Porting a cylinder head by hand is a time-consuming and tedious process. It requires experience, patience, and skill to produce a complex three-dimensional shape like a runner. By dramatically reducing the time and human labor required to port a head, CNC machining has allowed engine shops to produce high quality components at very reasonable prices. Just as SuperFlow put flow benches within the reach of every shop and serious racer, CNC machining centers have given engine builders the capability to produce heads that offer exceptional performance.

CNC machining can accurately duplicate a port design again and again. Instead of spending weeks with a hand grinder trying to produce eight identical runners, a head porter can concentrate on making one perfect port. The contours can then be digitized and “cloned” with amazing accuracy. Naturally the final blending and critical valve seat areas must be finessed by hand, but CNC machining can do most of the tedious, dirty work.

As a result, it’s never been easier or less expensive to go fast. A few years ago, a typical sportsman dragster used a 468-cubic-inch big-block with cast-iron cylinder heads. Now with the growing popularity of fast brackets, Quick 16 shows, and Top Sportsman-type competition, the power requirements have escalated. Today our most popular Super Series engine is a 555-cubic-inch big-block, and I foresee the day when engines with more than 600 cubic inches of displacement and Pro Stock-style spread-port heads will be standard equipment in the fast sportsman divisions.
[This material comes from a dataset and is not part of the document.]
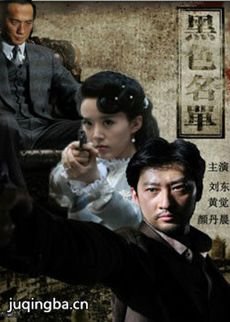 黑色名单剧情介绍(1-30全集)海报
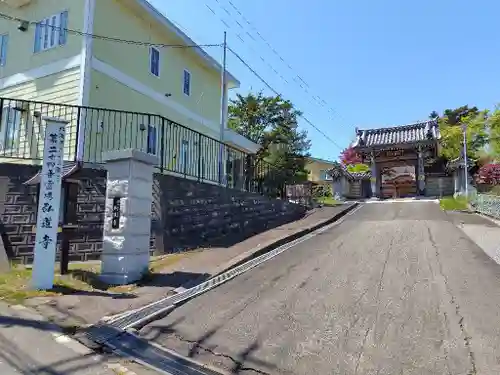 弘道寺(北海道)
With the cost of airflow falling almost daily, it is more important than ever to match the cylinder heads to the engine. I shudder when I see a big-inch motor that’s saddled with inadequate cylinder heads. Installing heads with ports that are too small for the short block is like a putting a restrictor plate on an engine. It’s the worst of both worlds: an expensive motor that is neither responsive nor powerful.

It is more expensive to fix or upgrade a poor combination of components than it is to buy the right parts the first time. It’s like buying a new car without the options you really want; it would cost a bundle to add air conditioning or power steering after the car leaves the assembly line. If you are going to invest in a large displacement engine, please spend the money to put good heads on it. Don’t leave 150 or more horsepower on the table; after all, isn’t power the reason you wanted a big-inch engine in the first place?

When Reher-Morrison Racing Engines first started to develop spread-port heads for our Super Series sportsman big-blocks, a typical 18-degree Big Chief intake port flowed 470 cfm. It wasn’t too long before they were up to 500 cfm; now our latest 14-degree Pro-style heads will move 530 cfm. It takes virtually the same amount of time to CNC machine a port that flows 530 cfm as it does to machine a 470 cfm runner, so the cost-per-cfm is actually less with a good head design.

Twenty years ago, a set of titanium valves was a rather expensive proposition. Today the price of titanium is about the same as it was in 1975 – which means that a set of lightweight valves is now a relative bargain. When you remember how much the prices of cars, groceries, and postage stamps have inflated in the last 25 years, then titanium is no longer a luxury. Titanium valves can totally transform the characteristics of a racing engine by extending its operating range and improving reliability.

It’s not just cylinder heads that have benefited from the computer revolution. Thanks to CNC machining, racing pistons are lighter and have more accurately machined ring grooves, pin bores, and skirts. The piston manufacturers have CNC-machined dies that shape the piston forgings to near-net shape, thereby minimizing weight. Not too long ago, it was a big deal to have a piston dome profiled to match a particular combustion chamber; now many sources offer that service.

Just as racers compete for victories and bragging rights, engine builders compete with each other to produce better products. We want to produce as much reliable power as possible at a fair price. Silicon chips and personal computers have become as valuable in this effort as the wrenches and ratchets in our toolboxes.